Without her efforts, the six-hour show from 10 am yesterday at Baro Haath Kalitala off Bajemelia — an effort to get local students and youths to join the protest — would have been a non-starter, committee member Ganesh Chakrabarty said.

In Beraberi, Gopalnagar and Bajemelia — all Trinamul pocket boroughs — Tapasi was a hero in the war against the government.

In other parts of Singur such as Khasherbheri, Madhusudanpur and Joymallya most had not heard of the young rebel. “No one like her came to our area,” said Keshab Sarkar of Khasherbheri.

Nitai Roy, who tills sharecroppers’ plots when they decide not to sow seeds, said: “There was no agitation in our area.”

Many farmers in Singur, about 40 km from Calcutta, have willingly sold their land to the government in anticipation of a booming car plant.

Ganesh Chakrabarty, who sees the Tatas’ “dream project” as a harbinger of doom, said: “Tapasi was a bundle of energy. She mobilised contacts in other villages — she was a natural organiser.”

Tapasi had dropped out of the local Beraberi High School after Class VIII because father Monoranjan could not afford the fees. Still, she was the most educated in her family.

“She did the household chores, helping mother Molina out. She got up early to prepare food for her teenage brothers Surojit and Subhas, who work as carpenters in Calcutta,” said Saraswati Mitra, a relative.
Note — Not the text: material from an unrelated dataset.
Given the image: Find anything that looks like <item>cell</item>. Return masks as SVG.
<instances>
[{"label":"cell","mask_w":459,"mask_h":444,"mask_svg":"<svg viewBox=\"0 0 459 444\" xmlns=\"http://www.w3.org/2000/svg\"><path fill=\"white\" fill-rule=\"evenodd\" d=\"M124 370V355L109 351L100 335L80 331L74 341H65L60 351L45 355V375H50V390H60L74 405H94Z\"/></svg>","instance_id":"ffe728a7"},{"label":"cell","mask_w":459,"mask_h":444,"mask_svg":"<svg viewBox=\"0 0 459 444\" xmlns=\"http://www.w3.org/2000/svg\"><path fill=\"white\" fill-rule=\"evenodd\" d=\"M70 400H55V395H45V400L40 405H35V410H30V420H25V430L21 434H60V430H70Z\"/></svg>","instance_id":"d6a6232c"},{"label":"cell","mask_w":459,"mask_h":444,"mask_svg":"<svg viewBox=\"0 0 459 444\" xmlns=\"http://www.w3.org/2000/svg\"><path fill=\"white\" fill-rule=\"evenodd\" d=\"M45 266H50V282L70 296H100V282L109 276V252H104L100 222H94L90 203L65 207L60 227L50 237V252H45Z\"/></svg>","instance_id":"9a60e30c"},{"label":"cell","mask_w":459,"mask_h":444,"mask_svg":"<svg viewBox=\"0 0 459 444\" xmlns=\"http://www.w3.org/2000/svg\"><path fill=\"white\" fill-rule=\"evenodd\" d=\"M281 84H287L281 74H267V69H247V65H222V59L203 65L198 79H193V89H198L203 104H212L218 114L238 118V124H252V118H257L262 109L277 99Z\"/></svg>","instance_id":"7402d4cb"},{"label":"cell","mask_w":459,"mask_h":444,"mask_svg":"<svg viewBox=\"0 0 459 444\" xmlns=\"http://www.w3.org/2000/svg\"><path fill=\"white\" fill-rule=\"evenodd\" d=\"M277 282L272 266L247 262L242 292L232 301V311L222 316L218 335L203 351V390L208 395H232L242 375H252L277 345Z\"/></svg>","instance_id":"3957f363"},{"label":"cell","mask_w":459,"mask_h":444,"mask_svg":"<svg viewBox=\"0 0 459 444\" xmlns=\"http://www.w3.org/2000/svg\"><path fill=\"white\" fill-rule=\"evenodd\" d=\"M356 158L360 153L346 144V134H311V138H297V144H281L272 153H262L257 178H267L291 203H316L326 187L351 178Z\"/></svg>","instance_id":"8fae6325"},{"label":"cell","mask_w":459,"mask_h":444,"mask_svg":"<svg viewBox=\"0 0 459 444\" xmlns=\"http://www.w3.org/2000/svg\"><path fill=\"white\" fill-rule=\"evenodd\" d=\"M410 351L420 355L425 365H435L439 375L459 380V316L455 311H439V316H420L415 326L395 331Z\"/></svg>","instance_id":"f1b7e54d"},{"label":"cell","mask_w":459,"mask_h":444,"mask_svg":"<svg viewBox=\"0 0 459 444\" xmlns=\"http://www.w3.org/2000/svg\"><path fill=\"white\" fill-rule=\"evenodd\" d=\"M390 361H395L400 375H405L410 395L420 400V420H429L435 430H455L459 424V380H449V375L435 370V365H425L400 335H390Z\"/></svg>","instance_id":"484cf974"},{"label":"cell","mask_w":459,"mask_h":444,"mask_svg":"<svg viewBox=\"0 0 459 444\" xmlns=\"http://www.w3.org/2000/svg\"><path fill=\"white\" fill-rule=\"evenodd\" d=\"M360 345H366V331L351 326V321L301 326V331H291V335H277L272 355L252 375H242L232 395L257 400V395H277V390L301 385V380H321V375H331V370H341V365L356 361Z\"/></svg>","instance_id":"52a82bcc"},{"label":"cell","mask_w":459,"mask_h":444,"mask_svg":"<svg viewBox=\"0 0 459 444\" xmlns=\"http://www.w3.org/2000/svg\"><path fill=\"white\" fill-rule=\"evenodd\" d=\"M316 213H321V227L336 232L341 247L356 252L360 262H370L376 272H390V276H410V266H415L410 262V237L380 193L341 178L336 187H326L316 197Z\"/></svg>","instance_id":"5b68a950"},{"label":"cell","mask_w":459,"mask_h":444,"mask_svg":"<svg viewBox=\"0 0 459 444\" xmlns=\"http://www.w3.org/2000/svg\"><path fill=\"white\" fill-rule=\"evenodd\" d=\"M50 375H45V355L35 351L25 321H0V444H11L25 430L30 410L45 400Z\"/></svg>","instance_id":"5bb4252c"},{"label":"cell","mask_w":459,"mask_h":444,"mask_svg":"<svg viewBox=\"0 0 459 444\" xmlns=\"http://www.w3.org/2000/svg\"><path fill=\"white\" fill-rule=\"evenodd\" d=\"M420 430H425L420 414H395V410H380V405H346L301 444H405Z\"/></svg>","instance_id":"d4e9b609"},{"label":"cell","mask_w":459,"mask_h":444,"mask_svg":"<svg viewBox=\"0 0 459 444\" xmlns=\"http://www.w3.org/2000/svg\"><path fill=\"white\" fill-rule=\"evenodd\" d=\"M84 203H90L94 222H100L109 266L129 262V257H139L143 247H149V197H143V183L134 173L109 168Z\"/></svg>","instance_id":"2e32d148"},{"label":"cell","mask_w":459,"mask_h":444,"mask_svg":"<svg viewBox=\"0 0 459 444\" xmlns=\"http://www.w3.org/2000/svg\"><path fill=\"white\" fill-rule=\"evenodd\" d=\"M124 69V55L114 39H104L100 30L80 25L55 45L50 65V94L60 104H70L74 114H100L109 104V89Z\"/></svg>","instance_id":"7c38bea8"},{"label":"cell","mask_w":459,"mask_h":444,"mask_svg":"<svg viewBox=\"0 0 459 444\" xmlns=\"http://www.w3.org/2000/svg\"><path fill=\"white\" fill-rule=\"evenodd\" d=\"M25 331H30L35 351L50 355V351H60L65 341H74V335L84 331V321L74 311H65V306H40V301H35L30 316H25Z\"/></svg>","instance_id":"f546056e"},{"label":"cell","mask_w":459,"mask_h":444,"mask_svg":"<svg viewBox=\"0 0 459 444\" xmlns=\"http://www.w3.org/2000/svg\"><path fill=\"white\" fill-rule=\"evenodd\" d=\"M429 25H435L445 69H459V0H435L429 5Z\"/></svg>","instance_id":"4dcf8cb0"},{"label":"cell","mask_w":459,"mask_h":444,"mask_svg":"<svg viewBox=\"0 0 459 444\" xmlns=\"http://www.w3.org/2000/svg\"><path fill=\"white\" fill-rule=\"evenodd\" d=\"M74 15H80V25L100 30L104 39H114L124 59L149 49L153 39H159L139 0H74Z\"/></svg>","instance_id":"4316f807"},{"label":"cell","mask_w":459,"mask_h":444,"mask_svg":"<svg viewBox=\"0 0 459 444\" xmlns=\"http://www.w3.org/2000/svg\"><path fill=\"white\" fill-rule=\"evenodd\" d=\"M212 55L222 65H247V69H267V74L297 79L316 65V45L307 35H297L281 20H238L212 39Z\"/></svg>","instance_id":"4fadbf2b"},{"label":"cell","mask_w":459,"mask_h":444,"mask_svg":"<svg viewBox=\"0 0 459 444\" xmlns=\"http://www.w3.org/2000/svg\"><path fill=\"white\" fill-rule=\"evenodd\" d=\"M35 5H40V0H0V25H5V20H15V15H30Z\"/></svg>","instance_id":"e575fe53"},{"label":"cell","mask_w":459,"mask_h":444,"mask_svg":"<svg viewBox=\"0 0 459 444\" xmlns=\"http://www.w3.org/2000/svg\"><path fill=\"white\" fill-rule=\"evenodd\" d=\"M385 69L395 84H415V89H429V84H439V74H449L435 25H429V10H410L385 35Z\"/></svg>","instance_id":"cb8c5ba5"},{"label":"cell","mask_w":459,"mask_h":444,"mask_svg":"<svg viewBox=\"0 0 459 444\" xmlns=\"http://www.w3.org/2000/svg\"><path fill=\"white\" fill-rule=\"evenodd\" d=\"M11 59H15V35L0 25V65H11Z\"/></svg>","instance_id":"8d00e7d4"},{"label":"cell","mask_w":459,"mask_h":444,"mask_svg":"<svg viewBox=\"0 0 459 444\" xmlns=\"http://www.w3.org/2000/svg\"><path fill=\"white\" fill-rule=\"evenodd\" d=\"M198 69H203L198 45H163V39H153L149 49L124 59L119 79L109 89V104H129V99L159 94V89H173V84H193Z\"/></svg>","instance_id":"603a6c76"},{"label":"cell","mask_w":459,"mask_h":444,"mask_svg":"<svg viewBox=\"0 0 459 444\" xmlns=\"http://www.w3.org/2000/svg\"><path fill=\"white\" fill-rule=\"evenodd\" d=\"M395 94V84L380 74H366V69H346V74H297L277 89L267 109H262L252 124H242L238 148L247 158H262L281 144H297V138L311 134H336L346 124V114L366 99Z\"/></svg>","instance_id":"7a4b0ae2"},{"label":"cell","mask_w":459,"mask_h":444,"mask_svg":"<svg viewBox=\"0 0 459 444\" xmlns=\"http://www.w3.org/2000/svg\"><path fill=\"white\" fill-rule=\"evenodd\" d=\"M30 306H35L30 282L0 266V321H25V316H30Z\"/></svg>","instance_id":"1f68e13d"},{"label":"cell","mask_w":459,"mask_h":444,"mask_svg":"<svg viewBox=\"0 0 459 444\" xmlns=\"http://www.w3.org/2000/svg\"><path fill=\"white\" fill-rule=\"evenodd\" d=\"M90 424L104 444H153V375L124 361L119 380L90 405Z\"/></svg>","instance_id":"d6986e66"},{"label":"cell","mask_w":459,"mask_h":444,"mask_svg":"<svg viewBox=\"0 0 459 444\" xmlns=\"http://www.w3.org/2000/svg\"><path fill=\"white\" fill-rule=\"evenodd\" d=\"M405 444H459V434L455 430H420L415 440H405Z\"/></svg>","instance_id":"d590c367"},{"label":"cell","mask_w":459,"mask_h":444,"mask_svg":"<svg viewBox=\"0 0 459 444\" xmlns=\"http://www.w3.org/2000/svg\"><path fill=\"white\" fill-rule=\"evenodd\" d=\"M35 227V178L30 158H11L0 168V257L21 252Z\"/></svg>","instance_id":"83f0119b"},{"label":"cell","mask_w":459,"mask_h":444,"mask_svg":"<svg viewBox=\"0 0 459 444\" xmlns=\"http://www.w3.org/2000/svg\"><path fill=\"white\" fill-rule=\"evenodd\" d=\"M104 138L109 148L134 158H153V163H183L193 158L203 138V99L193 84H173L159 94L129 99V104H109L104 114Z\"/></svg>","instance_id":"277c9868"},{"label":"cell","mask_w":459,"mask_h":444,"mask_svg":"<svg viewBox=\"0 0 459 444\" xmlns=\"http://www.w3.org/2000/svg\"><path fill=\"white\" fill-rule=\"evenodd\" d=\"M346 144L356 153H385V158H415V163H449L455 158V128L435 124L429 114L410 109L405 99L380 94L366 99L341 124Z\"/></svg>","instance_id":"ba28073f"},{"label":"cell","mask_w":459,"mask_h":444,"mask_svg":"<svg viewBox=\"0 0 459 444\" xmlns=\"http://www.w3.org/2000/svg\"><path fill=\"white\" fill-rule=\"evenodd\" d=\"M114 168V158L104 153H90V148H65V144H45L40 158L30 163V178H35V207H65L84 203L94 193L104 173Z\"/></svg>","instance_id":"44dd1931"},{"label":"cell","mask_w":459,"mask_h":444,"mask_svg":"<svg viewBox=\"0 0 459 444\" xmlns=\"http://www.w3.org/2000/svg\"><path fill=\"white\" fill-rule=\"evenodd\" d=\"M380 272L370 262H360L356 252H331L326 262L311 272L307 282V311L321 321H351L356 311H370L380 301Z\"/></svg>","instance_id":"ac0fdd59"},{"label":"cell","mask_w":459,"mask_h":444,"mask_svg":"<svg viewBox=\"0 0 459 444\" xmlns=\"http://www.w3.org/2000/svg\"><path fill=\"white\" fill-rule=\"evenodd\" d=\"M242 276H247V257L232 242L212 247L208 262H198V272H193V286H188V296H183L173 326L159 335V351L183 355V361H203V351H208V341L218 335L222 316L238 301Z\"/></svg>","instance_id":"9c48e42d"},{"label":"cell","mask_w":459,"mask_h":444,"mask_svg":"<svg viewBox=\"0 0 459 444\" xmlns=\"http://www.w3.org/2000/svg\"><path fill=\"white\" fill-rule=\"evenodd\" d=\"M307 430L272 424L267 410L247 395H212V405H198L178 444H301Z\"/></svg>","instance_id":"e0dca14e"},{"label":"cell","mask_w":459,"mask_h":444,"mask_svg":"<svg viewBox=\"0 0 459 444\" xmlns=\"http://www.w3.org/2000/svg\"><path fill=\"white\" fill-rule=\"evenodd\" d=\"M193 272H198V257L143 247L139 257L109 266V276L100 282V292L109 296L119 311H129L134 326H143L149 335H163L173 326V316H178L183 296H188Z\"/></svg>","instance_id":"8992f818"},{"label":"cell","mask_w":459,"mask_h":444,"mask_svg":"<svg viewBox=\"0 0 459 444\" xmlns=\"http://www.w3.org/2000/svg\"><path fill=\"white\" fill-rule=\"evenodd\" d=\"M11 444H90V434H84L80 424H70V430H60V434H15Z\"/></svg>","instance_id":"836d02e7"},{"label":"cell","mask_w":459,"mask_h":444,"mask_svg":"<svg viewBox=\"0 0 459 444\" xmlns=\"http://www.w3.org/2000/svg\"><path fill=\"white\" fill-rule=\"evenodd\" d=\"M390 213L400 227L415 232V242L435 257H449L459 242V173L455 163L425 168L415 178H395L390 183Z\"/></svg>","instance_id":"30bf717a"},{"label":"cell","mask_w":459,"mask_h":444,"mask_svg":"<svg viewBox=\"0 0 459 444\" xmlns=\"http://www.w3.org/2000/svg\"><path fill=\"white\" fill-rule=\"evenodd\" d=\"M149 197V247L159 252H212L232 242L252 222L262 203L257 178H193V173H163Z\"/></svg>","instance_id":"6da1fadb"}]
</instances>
Her debut as an activist came the day Tata officials were stopped near a club, Ujjal Sangha, in Bajemelia, yards from her home.

On September 25, she joined the gherao of the BDO’s office with her mother. Then followed a trip to Calcutta to attend a Trinamul Congress meeting.

“Back in Singur, Tapasi went about liaising with the committee’s top leaders, including Nayantara Dhara, who wrote the lyrics for the protest songs,” said Haradhan Patra of Gopalnagar.

“I had heard about a girl like that. But she never came to our area,” said Krishnapada Mondal of Madhusudanpur, only a couple of kilometres from Gopalnagar.

Today, as many villagers were still numbed by her death and activist Medha Patkar turned up to lead a march of women from Bajemelia demanding punishment for Tapasi’s killers, a part of Singur came to know about her from reports of yesterday morning’s murder.